══ Reading text ══
Siro adds trial supply capacity in India

By Gareth Macdonald

- Last updated on GMT

Indian CRO Siro Clinpharma has ramped up clinical trial manufacturing capacity at its facility in Mumbai in response to growing demand from pharma and biotech firms.

The expansion, financial details of which have not been released, covers both manufacturing capacity and inventory management infrastructure according to company VP Jayanti Vaidyanath.

Vaidyanath explained that the firm started offering trial supply services in 2003, beginning with a modest 18,000 sq ft of manufacturing and warehouse space at its Mumbai facility.

She added that: “Now, with the expanded facility, we have a bigger area of 6200 square feet,” adding it includes two walk-in cold rooms at 2-8 degree storage, ambient storage at 15-25 degrees and storages for temperature ranges between -20 and -70 degrees."

Vaidyanath went on to say that Siro has also invested in its in inventory management process, selecting Oracle Siebel’s CTMS tool to run stock control and distribution operations.
═══
Things to do —
a: From the Siro article, copy the passage starting with "Siro adds trial" and going on through "VP Jayanti Vaidyanath.".
b: According to the Siro article, what tool did the company choose to run its stock control and distribution operations?
══ Supplied information ══
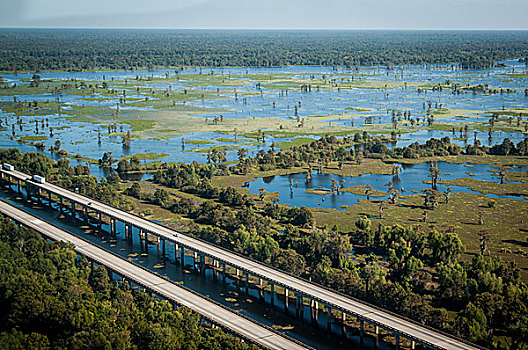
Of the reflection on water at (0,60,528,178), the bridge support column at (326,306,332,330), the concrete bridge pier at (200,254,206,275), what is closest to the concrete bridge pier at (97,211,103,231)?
the concrete bridge pier at (200,254,206,275)

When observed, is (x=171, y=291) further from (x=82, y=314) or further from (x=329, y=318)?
(x=329, y=318)

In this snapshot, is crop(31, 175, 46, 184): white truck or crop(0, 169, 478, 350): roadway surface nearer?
crop(0, 169, 478, 350): roadway surface

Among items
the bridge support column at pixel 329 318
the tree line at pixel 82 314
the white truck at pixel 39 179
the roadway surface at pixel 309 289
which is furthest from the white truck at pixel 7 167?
the bridge support column at pixel 329 318

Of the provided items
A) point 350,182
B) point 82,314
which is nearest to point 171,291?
point 82,314

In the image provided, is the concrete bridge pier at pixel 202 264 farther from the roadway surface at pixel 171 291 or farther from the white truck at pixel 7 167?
the white truck at pixel 7 167

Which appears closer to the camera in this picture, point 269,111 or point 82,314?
═══
Responses to the exercise —
a:
Siro adds trial supply capacity in India

By Gareth Macdonald

- Last updated on GMT

Indian CRO Siro Clinpharma has ramped up clinical trial manufacturing capacity at its facility in Mumbai in response to growing demand from pharma and biotech firms.

The expansion, financial details of which have not been released, covers both manufacturing capacity and inventory management infrastructure according to company VP Jayanti Vaidyanath.

b: Oracle Siebel's CTMS tool